======== Extract ========

I hope this will work for you. Best, Oleg

yeroslaviz commented 3 years ago

Thanks, I think I got one step closer to running the script :-)

Unfortunately my server have either Xenial or Bionic as with older GLIBC versions. I guess you are running Ubuntu 20?

I have done the changes, and cloned the repository to have the newest version of it. I have installed the Biopython in my conda environment and tried to run the command again.

It had connected to GeneBank, but when trying to get the annotations is throws a new error:

$ python bioinf_scripts/annotate_blast_hits.py  magicblast.nt.giIDfiltered.txt n my@mailaddress -c 1
Column separator: tabulation
Fetching annotation for 9729793 accessions from GenBank...
Traceback (most recent call last):
  File "bioinf_scripts/annotate_blast_hits.py", line 138, in <module>
    raise err
  File "bioinf_scripts/annotate_blast_hits.py", line 94, in <module>
    get(ids_to_fetch, step)
  File "bioinf_scripts/annotate_blast_hits.py", line 78, in get
    out.write(handle.read())
TypeError: write() argument must be str, not bytes

It is something in my file again?

thanks Assa

Gurdhhu commented 3 years ago

I'm using Manjaro Linux 19.0.2 (quite old already as well)

Wow, it's not getting easier :) I currently have no clue on what causes this error - it never occurred with any of my test data. Can you try to run it with the test input to see if it works? https://raw.githubusercontent.com/Gurdhhu/bioinf_scripts/master/blastn_example_input.csv

yeroslaviz commented 3 years ago

Good Morning, sorry for the late reply. Unfortunately it gives me the same error.

$ python bioinf_scripts/annotate_blast_hits.py  bioinf_scripts/blastn_example_input.csv n my@mailaddress -c 1
Column separator: comma
Fetching annotation for 150 accessions from GenBank...
Traceback (most recent call last):
  File "/local/Assa/projects/Tachibana/Chad/P286/bioinf_scripts/annotate_blast_hits.py", line 138, in <module>
    raise err
  File "/local/Assa/projects/Tachibana/Chad/P286/bioinf_scripts/annotate_blast_hits.py", line 100, in <module>
    get(ids_to_fetch, step)

========

Written task>
Reproduce the thread between "Thanks, I think" and "running Ubuntu 20?", inclusive, swapping "server" for "machine". Base every response solely on the thread above.

======== Records supplied ========

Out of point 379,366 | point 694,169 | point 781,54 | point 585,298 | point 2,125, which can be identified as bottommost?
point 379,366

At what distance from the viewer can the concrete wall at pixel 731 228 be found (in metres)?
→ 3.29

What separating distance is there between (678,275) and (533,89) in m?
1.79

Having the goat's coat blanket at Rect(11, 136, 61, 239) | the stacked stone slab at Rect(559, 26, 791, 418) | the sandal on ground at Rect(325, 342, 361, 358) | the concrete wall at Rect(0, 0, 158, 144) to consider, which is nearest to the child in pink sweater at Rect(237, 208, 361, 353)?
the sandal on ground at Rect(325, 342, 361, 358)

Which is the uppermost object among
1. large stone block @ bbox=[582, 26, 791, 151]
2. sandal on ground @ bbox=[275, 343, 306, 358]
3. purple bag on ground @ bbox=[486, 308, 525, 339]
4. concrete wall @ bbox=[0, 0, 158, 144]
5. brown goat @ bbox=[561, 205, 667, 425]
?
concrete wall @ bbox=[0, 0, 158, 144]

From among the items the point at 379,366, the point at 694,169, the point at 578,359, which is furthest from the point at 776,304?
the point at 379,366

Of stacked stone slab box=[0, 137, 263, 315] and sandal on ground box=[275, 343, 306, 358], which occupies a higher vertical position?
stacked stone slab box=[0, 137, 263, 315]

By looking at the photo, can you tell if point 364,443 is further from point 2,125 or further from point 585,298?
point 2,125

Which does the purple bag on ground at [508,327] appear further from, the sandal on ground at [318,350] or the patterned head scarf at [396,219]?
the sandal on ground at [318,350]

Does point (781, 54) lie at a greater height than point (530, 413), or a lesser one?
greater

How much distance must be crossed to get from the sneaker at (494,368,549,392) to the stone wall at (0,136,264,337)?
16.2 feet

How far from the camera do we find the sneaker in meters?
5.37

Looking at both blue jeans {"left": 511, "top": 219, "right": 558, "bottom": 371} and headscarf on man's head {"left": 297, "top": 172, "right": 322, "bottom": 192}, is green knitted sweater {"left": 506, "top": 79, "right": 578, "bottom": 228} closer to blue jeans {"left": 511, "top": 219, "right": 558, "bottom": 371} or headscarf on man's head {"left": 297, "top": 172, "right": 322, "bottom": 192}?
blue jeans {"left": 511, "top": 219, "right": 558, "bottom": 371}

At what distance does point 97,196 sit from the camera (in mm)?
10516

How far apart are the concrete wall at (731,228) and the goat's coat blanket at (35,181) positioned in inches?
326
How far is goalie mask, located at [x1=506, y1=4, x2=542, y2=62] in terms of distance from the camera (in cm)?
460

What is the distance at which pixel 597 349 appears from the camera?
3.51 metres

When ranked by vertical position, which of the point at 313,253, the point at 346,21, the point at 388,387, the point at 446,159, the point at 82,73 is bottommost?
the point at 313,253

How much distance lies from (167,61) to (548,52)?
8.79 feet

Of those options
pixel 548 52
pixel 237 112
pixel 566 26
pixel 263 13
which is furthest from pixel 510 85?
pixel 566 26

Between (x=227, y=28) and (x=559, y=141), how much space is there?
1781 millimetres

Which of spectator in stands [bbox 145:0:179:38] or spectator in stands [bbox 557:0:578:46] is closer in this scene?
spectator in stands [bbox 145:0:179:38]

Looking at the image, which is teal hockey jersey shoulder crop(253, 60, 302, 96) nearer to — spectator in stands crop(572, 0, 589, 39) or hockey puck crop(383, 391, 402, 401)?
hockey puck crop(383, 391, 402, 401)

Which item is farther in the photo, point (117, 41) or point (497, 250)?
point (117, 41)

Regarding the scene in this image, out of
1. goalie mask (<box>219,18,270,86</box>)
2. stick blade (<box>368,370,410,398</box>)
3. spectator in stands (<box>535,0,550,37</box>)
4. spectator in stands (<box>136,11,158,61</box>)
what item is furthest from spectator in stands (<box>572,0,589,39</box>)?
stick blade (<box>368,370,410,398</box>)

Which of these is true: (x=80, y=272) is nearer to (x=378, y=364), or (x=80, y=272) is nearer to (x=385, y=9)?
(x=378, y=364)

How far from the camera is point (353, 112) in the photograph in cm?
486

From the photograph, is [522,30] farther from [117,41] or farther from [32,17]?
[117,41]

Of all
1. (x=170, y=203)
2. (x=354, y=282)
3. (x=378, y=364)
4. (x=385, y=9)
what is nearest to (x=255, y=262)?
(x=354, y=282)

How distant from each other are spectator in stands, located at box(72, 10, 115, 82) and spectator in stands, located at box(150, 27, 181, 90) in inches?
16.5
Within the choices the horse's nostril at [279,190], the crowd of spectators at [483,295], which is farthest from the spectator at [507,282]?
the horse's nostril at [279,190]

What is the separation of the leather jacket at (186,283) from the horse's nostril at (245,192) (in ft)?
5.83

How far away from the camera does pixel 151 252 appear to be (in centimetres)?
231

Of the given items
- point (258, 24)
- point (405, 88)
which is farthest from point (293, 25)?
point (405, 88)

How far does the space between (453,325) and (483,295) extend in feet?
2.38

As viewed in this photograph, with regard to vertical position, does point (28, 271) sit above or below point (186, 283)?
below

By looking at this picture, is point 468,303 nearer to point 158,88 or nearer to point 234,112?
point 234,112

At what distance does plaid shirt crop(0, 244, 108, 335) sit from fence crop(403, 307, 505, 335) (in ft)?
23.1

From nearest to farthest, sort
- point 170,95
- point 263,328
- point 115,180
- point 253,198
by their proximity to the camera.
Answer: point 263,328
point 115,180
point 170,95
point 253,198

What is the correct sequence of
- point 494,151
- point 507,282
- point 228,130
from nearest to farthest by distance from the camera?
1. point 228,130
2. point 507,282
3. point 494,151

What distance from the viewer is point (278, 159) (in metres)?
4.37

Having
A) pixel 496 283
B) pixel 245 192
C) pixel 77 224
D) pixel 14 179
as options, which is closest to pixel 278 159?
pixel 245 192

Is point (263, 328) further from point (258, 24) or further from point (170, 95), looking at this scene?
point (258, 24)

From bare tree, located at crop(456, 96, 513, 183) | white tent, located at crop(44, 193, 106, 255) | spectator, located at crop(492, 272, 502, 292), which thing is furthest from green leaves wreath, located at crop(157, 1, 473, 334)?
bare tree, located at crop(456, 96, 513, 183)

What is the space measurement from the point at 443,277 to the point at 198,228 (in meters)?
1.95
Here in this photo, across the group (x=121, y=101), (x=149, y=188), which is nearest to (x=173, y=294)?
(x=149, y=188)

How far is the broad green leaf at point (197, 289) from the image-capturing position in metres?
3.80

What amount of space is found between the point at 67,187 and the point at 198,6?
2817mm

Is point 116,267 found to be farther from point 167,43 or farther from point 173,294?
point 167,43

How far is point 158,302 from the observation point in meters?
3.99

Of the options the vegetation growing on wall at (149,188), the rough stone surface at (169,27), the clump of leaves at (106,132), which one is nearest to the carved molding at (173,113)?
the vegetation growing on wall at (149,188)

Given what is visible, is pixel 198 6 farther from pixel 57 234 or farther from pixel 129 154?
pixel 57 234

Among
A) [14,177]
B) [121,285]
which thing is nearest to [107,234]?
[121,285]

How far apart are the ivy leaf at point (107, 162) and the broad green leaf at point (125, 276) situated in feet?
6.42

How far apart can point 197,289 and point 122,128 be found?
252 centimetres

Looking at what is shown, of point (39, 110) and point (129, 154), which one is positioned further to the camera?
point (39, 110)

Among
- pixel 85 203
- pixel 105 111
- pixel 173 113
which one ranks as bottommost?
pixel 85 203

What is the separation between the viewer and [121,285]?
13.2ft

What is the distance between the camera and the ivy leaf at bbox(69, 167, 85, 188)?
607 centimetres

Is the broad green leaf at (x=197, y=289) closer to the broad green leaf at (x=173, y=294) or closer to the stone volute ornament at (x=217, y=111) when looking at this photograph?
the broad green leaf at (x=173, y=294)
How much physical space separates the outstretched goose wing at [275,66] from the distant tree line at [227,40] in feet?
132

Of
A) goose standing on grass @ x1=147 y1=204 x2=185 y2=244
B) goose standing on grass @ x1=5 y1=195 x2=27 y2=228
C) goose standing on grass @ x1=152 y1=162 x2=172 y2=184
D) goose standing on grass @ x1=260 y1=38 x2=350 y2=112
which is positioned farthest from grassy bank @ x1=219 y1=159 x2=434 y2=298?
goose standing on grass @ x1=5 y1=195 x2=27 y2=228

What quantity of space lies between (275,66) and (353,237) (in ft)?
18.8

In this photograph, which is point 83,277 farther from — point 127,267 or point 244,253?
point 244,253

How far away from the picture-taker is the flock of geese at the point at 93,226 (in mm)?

========

Task solution>
Thanks, I think I got one step closer to running the script :-)

Unfortunately my machine have either Xenial or Bionic as with older GLIBC versions. I guess you are running Ubuntu 20?